Tüm bu insanları tasvir ederken basit bir dil kullanmak yerine soylu bir dil kullanıyor. “Hepiniz
saf tutun karşımda. Gelin, şu çılgın sevdalıya çullanın… öcü alın-Et prenez la vengeance
enfin qui est dur” dizesiyle seyircide büyük bir hayranlık uyandırıyor. Hatalarını telafi etmesi
ve kalbini yine Bayazıt uğruna adaması onurlu bir davranış olarak gözüküyor.
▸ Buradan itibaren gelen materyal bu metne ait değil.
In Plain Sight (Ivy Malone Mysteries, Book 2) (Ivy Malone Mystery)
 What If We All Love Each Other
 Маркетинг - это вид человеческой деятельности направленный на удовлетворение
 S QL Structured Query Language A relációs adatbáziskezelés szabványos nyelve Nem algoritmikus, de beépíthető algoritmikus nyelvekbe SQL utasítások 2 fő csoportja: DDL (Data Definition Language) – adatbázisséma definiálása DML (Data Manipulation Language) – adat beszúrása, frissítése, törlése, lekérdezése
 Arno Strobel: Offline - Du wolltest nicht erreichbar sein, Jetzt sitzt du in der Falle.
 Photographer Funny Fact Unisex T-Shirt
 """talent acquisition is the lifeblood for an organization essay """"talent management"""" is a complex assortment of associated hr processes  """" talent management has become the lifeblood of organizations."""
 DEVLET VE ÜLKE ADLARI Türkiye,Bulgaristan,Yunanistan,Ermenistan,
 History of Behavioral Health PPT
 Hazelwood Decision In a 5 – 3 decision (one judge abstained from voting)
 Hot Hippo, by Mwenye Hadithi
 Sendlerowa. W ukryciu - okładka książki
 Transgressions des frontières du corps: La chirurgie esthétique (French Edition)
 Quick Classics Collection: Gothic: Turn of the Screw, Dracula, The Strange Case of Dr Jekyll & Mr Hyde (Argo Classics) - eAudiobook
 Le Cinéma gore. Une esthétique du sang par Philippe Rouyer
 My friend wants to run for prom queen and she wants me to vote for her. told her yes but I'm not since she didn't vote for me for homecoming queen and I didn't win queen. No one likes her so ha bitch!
Alexandrin
hece ölçüsünün kullanıldığı bu dizelerde haykırışının tüm iniş çıkışlarını hissetmek
mümkündür. “ Kendini öldürür-Elle se tue “ cümlesiyle, Atiye’nin kendisini öldürmesinin
nedeninin duygularının kurbanı olduğunun yani tutkuların en basiti olan aşkın kurbanı
olduğunu anlıyoruz. Atiye’nin aşkı tutkuya dönüştüğü için öfke ve kıskançlığa yol açan trajik
bir son ile bitiyor. Çocuklukta başlayan masum bir aşk ( daha çocukluğumuzdan-dès notre
enfance ) borçlandığı bir tutku haline geliyor.
Tutku-Duygu tiyatrosu olan Racine’nin bu eseri karakterlerin tutku, kıskançlık duygularını
olduğu gibi yani tüm çıplaklığı ( insan doğasının çıplaklığı ) seyirciye sunuyor. Jansenist
anlayışta yer alan Tanrı’nın cezalandırıcı tek etken olduğu gerçeği sebebiyle Atiye kendini
arındırmak için Tanrı’yı seçen bir karakter olarak gözler önüne seriliyor. Bu eser, insan
kalbinden geçen tüm duyguların tasvirini asil, akıcı ve basit bir dille sunuyor. Racine’nim tüm
bu dili kullanışı, klasik düşüncenin mükemmel bir göstergesidir. Bu açıdan bakıldığında, bu
sanat kendi çağının yansımasının müthiş bir uyumudur.